--- Source text ---
The PLpro proteins of MERS and SARS-CoV-2 are crucial for viral replication through their role in proteolytic cleavage of viral nonstructural proteins (NSPs). The PLpro domain resides in NSP3, which drives viral genome replication and subgenomic RNA synthesis.26, 27 PLpro recognizes and cleaves the NSP1-2, NSP2-3 and, NSP3-4 junctions after the amino acid sequence LXGG to yield functional viral proteins, as well as to perform deubiquitination and deISGylation.21, 23, 24 Deubiquitination and deISGylation alter host signaling pathways critical to induction of cellular antiviral and pro-inflammatory innate immune responses, ultimately suppressing the host antiviral response.21, 28 Therefore, inhibiting PLpro simultaneously disrupts viral replication and prevents PLpro from impairing the innate immune response. Given both these properties, PLpro represents an ideal antiviral drug target.

Importantly, wild-type Ub (wtUb) exhibits high thermostability (Tm > 90 °C), so it is an ideal template for protein design. Re-engineered Ub also has potential advantages, such as enhanced binding specificity to PLpro and easier synthesis compared to chemical compounds. Screening of phage-displayed Ub variants (UbVs) against cognate enzymes, including MERS PLpro, has previously demonstrated the feasibility of regulating the activities of E3 ligases and DUBs.29, 30, 31 The phage-display screening technique focused on three surface patches in Ub to iteratively mutate and select variants that displayed tight binding. The resulting DUB UbVs proved to be strong inhibitors, exhibiting IC50 values in the range of 1–30 nM.30, 31, 32 As an alternative approach, computational data were used to rationally design a screening library for the identification of tightly binding regulatory UbVs for USP733 and USP21.34 A combined computational and phage-display screening of UbVs targeting USP7 resulted in an equilibrium constant (KD) for the U7Ub25.2540 variant of 56 nM, whereas for wtUb-USP7 it was >200 µM. A pool of 6,000 designed UbVs for USP21 revealed that ∼10% of the variants tightly bound USP21 consistently between experimental and computational screenings. However, in silico screenings of such large UbV-USP21 pairings require intensive computational resources. Such expensive and time-consuming empirical screenings impede rational design of protein-based inhibitors.
---
▶ **Tasks**
a. Answer from the passage about PLpro and ubiquitin variants:
(i) Which nonstructural protein contains the PLpro domain?
(ii) What melting temperature does wild-type Ub exhibit?
(iii) What equilibrium constant was found for the U7Ub25.2540 variant?
b. Continue the passage about PLpro and ubiquitin variants from its last sentence.
The entries that come next have no connection to the passage about PLpro and ubiquitin variants.
--- Provided material ---
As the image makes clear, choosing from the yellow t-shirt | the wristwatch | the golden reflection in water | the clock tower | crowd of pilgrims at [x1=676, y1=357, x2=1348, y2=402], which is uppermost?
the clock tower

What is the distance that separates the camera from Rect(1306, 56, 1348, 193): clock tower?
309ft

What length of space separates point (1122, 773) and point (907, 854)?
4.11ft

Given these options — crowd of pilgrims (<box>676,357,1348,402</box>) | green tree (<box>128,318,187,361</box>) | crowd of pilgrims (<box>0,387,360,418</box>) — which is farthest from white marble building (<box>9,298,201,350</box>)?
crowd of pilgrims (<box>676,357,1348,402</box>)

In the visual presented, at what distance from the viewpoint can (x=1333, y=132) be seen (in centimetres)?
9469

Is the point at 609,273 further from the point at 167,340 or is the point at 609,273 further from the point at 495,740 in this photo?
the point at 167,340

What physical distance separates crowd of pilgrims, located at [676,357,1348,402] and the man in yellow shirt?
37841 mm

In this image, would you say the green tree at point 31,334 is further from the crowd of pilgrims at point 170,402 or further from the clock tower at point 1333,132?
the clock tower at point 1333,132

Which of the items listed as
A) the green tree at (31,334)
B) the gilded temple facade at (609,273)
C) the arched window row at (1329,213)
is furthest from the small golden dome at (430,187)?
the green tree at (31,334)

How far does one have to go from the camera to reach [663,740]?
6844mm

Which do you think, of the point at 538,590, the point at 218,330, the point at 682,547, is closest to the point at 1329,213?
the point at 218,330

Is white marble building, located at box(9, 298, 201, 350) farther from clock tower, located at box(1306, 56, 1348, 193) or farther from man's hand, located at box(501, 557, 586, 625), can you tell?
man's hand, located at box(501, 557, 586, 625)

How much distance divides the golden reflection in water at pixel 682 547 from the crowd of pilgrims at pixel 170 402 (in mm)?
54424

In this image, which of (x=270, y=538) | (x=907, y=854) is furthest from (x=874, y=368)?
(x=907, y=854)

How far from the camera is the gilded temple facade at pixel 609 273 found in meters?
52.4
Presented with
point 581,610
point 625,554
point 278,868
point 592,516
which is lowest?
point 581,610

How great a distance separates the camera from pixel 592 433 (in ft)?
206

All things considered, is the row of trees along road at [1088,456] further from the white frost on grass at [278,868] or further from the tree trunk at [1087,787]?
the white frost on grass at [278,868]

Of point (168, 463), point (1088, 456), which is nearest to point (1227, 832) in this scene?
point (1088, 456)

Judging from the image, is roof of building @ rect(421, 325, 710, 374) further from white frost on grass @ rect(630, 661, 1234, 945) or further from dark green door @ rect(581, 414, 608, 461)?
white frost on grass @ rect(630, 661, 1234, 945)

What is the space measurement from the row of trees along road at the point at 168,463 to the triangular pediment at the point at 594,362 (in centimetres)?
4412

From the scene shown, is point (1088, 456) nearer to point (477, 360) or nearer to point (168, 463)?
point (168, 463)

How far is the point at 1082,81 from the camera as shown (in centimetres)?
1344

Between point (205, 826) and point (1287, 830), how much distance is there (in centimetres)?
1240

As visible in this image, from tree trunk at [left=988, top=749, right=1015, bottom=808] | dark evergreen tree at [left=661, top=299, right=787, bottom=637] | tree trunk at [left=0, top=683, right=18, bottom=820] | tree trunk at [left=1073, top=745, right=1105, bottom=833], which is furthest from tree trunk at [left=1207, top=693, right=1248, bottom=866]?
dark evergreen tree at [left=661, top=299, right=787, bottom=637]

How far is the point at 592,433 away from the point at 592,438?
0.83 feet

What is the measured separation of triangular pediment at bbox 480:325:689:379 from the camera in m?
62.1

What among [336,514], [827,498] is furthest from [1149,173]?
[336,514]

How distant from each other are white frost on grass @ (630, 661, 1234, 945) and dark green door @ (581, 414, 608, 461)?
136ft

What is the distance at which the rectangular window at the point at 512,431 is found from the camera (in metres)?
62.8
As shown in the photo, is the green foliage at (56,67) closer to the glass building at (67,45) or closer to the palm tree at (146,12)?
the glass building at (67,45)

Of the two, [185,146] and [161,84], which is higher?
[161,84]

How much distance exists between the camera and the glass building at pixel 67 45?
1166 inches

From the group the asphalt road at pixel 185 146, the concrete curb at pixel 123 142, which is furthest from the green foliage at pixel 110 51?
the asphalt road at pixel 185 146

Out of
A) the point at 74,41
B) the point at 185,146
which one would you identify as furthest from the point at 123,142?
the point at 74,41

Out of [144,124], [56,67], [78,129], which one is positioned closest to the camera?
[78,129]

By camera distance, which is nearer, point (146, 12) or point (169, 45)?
---
▶ **Answers for each item**
a.
(i) NSP3
(ii) Tm > 90 °C
(iii) 56 nM

b.
Here, we present an integrated computational and experimental approach to identify critical regions for protein–protein binding that display highly correlated dynamic motion. Specifically, we focus on side-chain dihedral angle correlations at the protein–protein contact interface where mutation of highly correlated residues resulted in both local and distal conformational changes. We demonstrate that mutating residues in these regions can efficiently optimize PPIs to create tight and selective protein binders. We show that our designed UbVs hosting two or three mutated residues achieved 3,500-fold inhibitory efficiency and binding affinity relative to wtUb for MERS PLpro (Table 1). MERS PLpro cleaves both K48- and K63-linked Ub chains,18, 23 and it exhibits distinct inhibitor recognition specificity to that of the PLpro of SARS-CoV and SARS-CoV-2.35 We used non-covalent amino acid interaction and side-chain dihedral angle networks of the Ub and MERS PLpro (Ub-PLpro) complex to guide our design of UbVs that enhance UbV–PLpro binding affinity, thereby inhibiting PLpro activity. Initially, we designed two-point mutations for cost efficiency and to retain intact the overall complex structure. Integrating experimental data and computational analyses informed our experimental design to yield more UbVs (Fig. 1). Binding affinity KD and IC50 measurements of our designed UbVs support that more extensively mutated UbV3, UbV4, and UbV5 represent strong inhibitors.